• _Problem details_
Set down exactly the lines from the one containing "What is the" through the end of the records below, both included, and nothing else.

• _Items_
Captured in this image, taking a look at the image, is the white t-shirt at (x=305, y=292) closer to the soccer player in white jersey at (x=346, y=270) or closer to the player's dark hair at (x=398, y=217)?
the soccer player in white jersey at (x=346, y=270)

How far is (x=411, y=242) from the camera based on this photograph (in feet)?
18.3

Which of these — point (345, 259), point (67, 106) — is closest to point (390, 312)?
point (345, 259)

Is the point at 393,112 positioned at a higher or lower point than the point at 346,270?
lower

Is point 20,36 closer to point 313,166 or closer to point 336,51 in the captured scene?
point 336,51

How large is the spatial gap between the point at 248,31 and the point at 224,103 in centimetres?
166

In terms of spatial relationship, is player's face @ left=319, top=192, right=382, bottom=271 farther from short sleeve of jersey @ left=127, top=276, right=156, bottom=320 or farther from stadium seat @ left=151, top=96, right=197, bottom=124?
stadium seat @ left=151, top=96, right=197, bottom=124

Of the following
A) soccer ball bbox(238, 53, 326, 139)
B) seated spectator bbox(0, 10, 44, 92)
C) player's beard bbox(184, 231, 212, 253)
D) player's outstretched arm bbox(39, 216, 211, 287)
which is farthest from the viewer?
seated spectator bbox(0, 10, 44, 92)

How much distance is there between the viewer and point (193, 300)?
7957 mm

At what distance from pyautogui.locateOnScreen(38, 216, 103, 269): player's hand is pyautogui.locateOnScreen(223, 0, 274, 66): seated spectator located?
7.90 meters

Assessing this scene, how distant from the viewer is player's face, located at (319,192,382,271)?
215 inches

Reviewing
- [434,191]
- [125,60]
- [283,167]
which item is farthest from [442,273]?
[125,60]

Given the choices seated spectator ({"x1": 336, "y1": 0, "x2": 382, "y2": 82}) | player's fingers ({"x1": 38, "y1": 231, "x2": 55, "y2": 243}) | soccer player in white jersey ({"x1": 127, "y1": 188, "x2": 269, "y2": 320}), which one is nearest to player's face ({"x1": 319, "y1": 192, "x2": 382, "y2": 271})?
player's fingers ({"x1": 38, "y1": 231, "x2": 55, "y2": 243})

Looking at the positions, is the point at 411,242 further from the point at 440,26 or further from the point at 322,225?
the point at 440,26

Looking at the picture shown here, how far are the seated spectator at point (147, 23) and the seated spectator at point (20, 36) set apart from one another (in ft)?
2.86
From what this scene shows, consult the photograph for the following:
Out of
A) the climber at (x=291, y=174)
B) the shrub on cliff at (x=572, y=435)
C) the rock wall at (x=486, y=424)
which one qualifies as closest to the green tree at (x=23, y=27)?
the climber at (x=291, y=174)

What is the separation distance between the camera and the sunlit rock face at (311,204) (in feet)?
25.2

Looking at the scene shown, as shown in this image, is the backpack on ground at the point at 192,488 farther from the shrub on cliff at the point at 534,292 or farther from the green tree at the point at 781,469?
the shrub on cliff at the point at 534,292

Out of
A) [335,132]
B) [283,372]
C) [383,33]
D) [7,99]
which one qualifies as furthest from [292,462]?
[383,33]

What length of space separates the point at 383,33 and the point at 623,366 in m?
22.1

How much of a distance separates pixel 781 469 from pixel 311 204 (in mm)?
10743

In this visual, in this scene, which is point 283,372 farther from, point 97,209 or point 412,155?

• _Answer to the problem_
What is the separation distance between the camera and the sunlit rock face at (311,204) (in feet)?
25.2

Looking at the scene shown, as shown in this image, is the backpack on ground at the point at 192,488 farther from the shrub on cliff at the point at 534,292 or farther from the green tree at the point at 781,469?
the shrub on cliff at the point at 534,292

Out of
A) [335,132]
B) [283,372]
C) [383,33]
D) [7,99]
which one qualifies as furthest from [292,462]?
[383,33]

What length of space separates the point at 383,33 and the point at 623,366 in m?
22.1

How much of a distance separates pixel 781 469 from pixel 311 204 (in mm)?
10743

In this visual, in this scene, which is point 283,372 farther from, point 97,209 or point 412,155?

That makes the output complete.